_TASK DETAILS_
Print every line of the material below word for word, leaving out the pictures.

[Collected data]

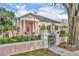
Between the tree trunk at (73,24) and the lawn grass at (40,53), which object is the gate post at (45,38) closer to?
the lawn grass at (40,53)

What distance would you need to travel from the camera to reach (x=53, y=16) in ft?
5.53

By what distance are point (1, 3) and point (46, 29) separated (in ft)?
1.50

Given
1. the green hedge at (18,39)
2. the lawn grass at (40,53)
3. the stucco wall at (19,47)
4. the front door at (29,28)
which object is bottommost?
the lawn grass at (40,53)

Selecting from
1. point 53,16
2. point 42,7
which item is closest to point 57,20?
point 53,16

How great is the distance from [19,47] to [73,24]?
0.52 m

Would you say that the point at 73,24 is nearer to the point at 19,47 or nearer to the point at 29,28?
the point at 29,28

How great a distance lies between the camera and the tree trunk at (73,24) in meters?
1.67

_EXERCISE RESPONSE_
Between the tree trunk at (73,24) and the lawn grass at (40,53), which object is the gate post at (45,38) closer to?
the lawn grass at (40,53)

What distance would you need to travel from the camera to reach (x=53, y=16) in ft?
5.53

By what distance are point (1, 3) and point (46, 29) separated (in ft)?
1.50

Given
1. the green hedge at (18,39)
2. the lawn grass at (40,53)
3. the stucco wall at (19,47)
4. the front door at (29,28)
which object is bottommost?
the lawn grass at (40,53)

Selecting from
1. point 53,16
2. point 42,7
which item is closest to point 57,20?
point 53,16

How great is the distance from [19,47] to [73,24]?
0.52 m

Would you say that the point at 73,24 is nearer to the point at 19,47 or nearer to the point at 29,28?
the point at 29,28

How great a distance lies between the camera and the tree trunk at (73,24) in meters?
1.67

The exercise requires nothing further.